Today’s highlight:
On April 13, 1861, Fort Sumter in South Carolina fell as the Union commander, Maj. Robert Anderson, agreed to surrender in the face of the Confederates’ relentless bombardment.
On this date:
In 1598, King Henry IV of France endorsed the Edict of Nantes, which
granted rights to the Protestant Huguenots. (The edict was abrogated in 1685 by King Louis XIV, who declared France entirely Catholic again.)
In 1742, Handel’s “Messiah” was first performed publicly, in Dublin, Ireland.
In 1743, the third president of the United States, Thomas Jefferson, was born in Shadwell in the Virginia Colony.

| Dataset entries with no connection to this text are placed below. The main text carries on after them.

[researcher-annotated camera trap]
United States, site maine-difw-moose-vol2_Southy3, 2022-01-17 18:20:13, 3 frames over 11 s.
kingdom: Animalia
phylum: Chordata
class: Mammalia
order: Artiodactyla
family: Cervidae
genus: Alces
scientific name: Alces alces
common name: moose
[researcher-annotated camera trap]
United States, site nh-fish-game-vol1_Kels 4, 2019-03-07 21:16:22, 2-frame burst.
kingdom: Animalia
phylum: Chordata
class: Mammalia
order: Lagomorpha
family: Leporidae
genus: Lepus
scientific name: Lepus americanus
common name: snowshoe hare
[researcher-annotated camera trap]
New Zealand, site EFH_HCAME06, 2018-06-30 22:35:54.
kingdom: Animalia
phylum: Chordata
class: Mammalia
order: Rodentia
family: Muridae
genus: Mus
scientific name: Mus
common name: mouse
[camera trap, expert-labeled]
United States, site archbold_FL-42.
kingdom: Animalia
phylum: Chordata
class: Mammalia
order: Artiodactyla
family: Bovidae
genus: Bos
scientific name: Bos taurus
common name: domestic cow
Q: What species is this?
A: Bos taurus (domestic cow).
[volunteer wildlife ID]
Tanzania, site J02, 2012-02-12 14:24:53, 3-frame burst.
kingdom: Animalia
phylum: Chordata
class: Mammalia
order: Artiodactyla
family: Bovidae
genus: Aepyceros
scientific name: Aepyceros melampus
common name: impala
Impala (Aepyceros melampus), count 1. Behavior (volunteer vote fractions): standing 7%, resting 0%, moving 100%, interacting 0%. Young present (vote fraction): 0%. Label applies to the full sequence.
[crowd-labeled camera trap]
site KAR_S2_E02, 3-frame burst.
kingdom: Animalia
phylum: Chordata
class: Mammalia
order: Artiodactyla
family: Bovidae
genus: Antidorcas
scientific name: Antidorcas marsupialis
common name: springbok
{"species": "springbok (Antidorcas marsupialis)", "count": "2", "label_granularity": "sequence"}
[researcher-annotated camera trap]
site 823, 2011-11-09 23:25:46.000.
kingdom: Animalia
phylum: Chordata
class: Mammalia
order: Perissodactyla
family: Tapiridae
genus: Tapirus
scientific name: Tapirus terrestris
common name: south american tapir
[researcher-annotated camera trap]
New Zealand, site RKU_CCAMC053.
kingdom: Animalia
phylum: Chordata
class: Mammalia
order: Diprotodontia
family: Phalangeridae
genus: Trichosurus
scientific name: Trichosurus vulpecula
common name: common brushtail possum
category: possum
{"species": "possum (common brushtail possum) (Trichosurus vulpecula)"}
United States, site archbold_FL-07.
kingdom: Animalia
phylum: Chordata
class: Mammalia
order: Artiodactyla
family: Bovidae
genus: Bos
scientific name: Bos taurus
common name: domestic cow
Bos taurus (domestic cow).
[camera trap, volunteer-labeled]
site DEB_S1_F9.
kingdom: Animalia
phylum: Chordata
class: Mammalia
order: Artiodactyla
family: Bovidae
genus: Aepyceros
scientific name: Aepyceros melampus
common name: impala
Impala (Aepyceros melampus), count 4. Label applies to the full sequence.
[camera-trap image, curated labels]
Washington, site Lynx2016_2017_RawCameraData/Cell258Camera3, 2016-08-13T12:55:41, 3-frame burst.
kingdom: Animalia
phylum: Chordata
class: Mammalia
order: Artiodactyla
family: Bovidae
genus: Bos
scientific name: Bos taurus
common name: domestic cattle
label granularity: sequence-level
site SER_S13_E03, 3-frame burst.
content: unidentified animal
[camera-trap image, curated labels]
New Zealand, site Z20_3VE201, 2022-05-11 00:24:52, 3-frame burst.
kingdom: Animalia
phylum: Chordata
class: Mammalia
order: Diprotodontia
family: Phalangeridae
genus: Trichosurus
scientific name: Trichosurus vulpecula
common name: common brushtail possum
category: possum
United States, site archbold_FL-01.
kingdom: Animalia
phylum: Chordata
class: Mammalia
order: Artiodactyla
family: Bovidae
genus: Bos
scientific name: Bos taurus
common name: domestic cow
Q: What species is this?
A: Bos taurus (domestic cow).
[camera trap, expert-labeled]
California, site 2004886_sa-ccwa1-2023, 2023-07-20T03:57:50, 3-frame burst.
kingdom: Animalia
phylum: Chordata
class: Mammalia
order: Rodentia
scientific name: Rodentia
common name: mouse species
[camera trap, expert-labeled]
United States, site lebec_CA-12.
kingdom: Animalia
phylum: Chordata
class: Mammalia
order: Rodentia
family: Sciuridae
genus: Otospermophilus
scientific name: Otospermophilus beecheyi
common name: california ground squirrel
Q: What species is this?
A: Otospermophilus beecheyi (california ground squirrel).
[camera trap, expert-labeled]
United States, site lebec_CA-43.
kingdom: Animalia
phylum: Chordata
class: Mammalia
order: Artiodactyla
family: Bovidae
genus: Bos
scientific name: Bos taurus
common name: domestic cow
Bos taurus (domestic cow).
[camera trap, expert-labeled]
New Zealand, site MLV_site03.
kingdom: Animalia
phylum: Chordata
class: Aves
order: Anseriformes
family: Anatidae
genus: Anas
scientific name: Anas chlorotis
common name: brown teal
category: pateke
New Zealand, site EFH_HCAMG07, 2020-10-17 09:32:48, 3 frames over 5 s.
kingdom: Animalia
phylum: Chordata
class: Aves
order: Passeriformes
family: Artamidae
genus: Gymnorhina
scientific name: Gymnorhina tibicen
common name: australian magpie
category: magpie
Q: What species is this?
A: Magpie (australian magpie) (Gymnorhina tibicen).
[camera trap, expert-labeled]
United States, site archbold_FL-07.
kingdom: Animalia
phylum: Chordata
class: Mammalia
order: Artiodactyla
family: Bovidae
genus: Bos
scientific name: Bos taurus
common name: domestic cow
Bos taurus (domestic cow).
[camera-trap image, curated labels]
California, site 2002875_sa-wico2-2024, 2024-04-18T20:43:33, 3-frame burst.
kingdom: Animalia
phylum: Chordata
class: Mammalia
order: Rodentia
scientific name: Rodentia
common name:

In 1860, the Pony Express completed its inaugural run from St. Joseph, Mo. to Sacramento, Calif. in 10 days.
In 1943, President Franklin D. Roosevelt dedicated the Jefferson Memorial.
In 1958, Van Cliburn of the United States won the first International Tchaikovsky Competition for piano in Moscow; Russian Valery Klimov won the violin competition.
In 1960, the U.S. Navy’s Transit 1B navigational satellite was successfully launched into orbit.
In 1970, Apollo 13, four-fifths of the way to the moon, was crippled when a tank containing liquid oxygen burst.
In 1981, Washington Post reporter Janet Cooke received a Pulitzer Prize for her feature about an 8-year-old heroin addict named “Jimmy”; however, Cooke relinquished the prize two days later, admitting she’d fabricated the story.
In 1986, Pope John Paul II visited the Great Synagogue of Rome in the first recorded papal visit of its kind to a Jewish house of worship.